Rebecca Minkoff has new owners, WWD has learned.
The New York-based accessories and lifestyle brand has been sold to Sunrise Brands, which is headed by chairman and founder Gerard Guez.
Sunrise Brands is a Los Angeles-based diversified apparel company whose labels include NYDJ, Diane Gilman, Joie, Equipment, Current/Elliott, Skinnygirl and Donald Pliner. The company also does private label and has done celebrity lines with Melissa McCarthy and Eva Longoria.
Guez, who was in Europe, couldn’t be reached for comment. Rebecca and Uri Minkoff, cofounders of the brand, also were unavailable Tuesday for comment.
According to sources, the asset sale was between $13 million and $19 million. Rebecca Minkoff is expected to continue in her role as chief creative officer and Uri Minkoff, who has been chief executive officer, is said to be transitioning into a senior adviser role with a focus on innovation.
As reported last month in WWD, the Minkoffs were said to be in talks about selling their 16-year-old company, which has had financial difficulties during the pandemic. The brand, which started with the iconic “Morning After Bag” and caters to the Millennial consumer, has been ahead of the curve in many technological and social media initiatives. The brand manufactures handbags, clothing, footwear and accessories, as well as a home line.
During the pandemic, Rebecca Minkoff acknowledged the business has been challenging. She said in an interview last June that at the start of the pandemic, retailers abruptly canceled orders and the brand started pivoting more to a direct-to-consumer business.
“The pandemic made everything come to a glaring halt for a good six to nine months,” Minkoff said at the time. “We’re now back working with these stores, and just ensuring that we’re prepared for a different relationship, not in a bad way at all. We want to make sure whenever we do business, we’re as profitable as we can be. It’s not about being everywhere, it’s about optimizing each store that we’re in so that we’re in the ones that are doing the most business.”
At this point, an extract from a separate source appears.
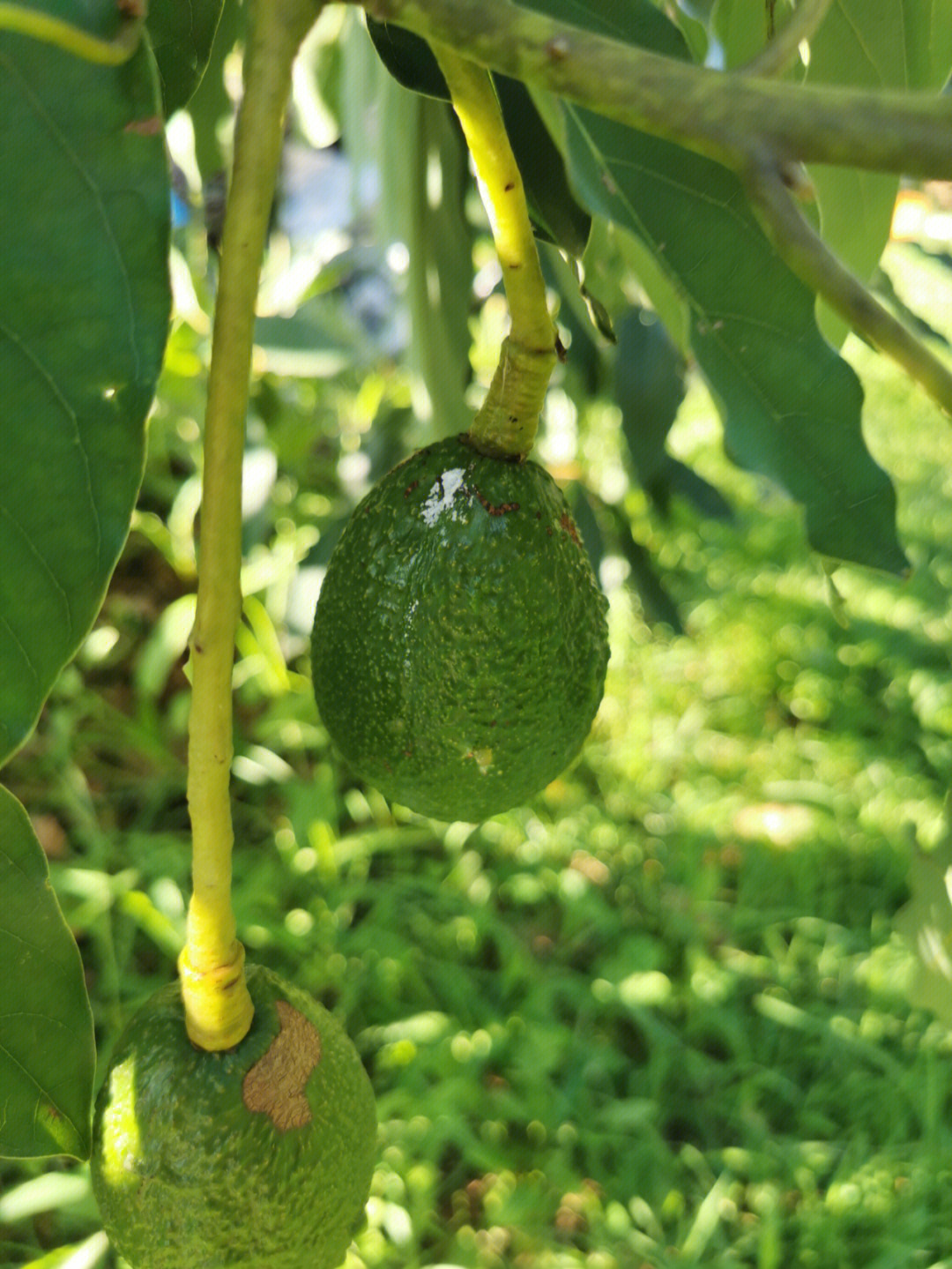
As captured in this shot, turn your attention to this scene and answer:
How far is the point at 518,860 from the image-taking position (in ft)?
6.91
The Minkoffs have built their brand by engaging with consumers on social media, and was one of the first to start doing that, even when stores originally questioned that tactic. When they launched, they didn’t have the money for advertising in a major magazine and started talking to bloggers who were making content. “They need something, we need something. For us, it was never a strategy, it was about opportunity,” Minkoff said in an interview last June. The company was one of the first to offer “see now, buy now” collections, a video wall for consumers in their flagship, interactive mirrors in dressing rooms and wearables.
In September, Minkoff became the first major American designer to make their collection available via NFT. In a tech-forward collaboration with Yahoo, the project offered digital versions of Minkoff’s fall/holiday looks, along with immersive online and augmented reality experiences.
Rebecca Minkoff said last June that she believes her brand was always ahead of her competition in the social media sphere.
“I definitely think we were leaders within that. If you look at our track record, when it comes to technology and innovation, we tend to be first to market. Whether it’s the store, or our wearables launching at the same time as Apple,” she said.
Guez started working in fashion when he was 15 in Lyon, France. In the early ’80s, he started Sasson Jeans with his brothers and went on to found Tarrant Apparel Group. After Tarrant went private in 2008 and changed its name to Sunrise Brands, it began launching brands. Today, Sunrise Brands remains a denim powerhouse, with a product mix that includes casual bottoms, knits, sweaters, sportswear, outerwear, bags and other lifestyle accessories.